Soorts-Hossegor (Landes), reportage
Les cimes des pins se balancent au rythme du vent qui s’engouffre dans cette forêt des Landes située sur la commune de Soorts-Hossegor. Depuis le 4 janvier, six « écureuils » — ces militants qui s’accrochent dans les arbres — ont érigé une plateforme de planches entre plusieurs troncs à quelques mètres au-dessus du sol. Le plancher de bois sur lequel ils vivent est désormais le point d’ancrage et de ralliement de la lutte contre la ligne à très haute tension (THT) du golfe de Gascogne.
Pas moins de 300 kilomètres de lignes électriques doivent être installés au fond de l’océan d’ici 2027, pour rallier la France et l’Espagne. L’opération menace de nombreuses espèces protégées marines.
« On a reçu énormément de soutien de la part des habitants », s’enthousiasme Kiwi [*], l’une des « écureuils ». Un accueil qui lui va droit au cœur et qui lui offre une raison de continuer. « J’ai la lutte joyeuse », lance-t-elle tout sourire, assise à côté d’une bâche qui recouvre les denrées alimentaires que les locaux leur apportent.
« Durcir le mouvement »
L’avancée des travaux menés par le Réseau de transport d’électricité (RTE), avec de nouvelles routes coupées à la circulation depuis le 6 janvier, a ravivé les tensions autour du projet.
Depuis trois ans, des habitants des Landes se mobilisent. Ils ont créé un collectif, baptisé Stop THT 40. Des recours juridiques sont en train d’être étudiés par les tribunaux. « RTE accélère les travaux pour les terminer avant l’audience et dire “C’est trop tard, les opérations ont été réalisées” », certifie Marie Darzacq, présidente de l’association Landes Aquitaine Environnement (LAE).
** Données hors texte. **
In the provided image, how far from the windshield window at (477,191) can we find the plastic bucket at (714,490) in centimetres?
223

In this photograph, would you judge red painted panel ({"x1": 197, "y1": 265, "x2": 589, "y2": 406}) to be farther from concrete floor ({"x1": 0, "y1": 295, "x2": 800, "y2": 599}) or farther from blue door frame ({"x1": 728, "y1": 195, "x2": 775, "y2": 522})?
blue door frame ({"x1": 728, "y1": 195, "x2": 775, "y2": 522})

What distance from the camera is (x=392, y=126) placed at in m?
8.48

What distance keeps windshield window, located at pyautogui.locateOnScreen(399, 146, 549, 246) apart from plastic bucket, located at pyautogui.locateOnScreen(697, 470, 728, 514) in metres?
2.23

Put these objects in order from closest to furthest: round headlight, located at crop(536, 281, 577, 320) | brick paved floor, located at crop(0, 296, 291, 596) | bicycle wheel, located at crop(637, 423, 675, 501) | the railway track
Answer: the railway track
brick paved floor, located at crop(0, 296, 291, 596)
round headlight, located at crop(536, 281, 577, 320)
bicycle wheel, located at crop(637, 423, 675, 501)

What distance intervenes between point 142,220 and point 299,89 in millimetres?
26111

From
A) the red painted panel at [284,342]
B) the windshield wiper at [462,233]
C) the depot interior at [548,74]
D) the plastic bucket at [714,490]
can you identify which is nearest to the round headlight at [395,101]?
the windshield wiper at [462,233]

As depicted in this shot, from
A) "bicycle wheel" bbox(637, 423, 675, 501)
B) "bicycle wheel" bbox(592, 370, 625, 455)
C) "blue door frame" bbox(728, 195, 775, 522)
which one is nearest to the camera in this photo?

Alors que les dates d’audience ne sont pas connues, elle explique l’appel fait aux « écureuils » : « On a décidé de durcir le mouvement. Les manifestations, même avec 1 000 personnes à Capbreton [comme en novembre 2023], ne font pas bouger [les autorités]. »
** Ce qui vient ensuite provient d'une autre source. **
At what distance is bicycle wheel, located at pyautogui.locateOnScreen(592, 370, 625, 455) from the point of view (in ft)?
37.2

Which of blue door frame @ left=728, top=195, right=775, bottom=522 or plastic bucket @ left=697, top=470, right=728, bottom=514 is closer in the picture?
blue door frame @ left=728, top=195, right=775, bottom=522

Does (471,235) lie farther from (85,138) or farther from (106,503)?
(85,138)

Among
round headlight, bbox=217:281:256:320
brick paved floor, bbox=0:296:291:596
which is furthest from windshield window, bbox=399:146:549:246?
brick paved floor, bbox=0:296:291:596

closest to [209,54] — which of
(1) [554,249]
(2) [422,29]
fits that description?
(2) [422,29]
Un tracé alternatif le long de l’A63 ?
Dirigé par RTE et son équivalent espagnol, la REE (Red Eléctrica de España), le projet prévoit de rallier Cubnezais en Gironde, à Gatixa, dans le nord de l’Espagne, via le golfe de Gascogne. La majorité du tracé est immergée et passe par des câbles sous-marins. Un premier bras de fer juridique s’est tenu à l’été 2024 et RTE a dû suspendre les travaux en mer durant quelques jours pour mettre en place des mesures de protection des cétacés. Une partie du tracé passe dans les terres, au niveau des Landes, pour contourner un profond canyon sous-marin, le gouf de Capbreton.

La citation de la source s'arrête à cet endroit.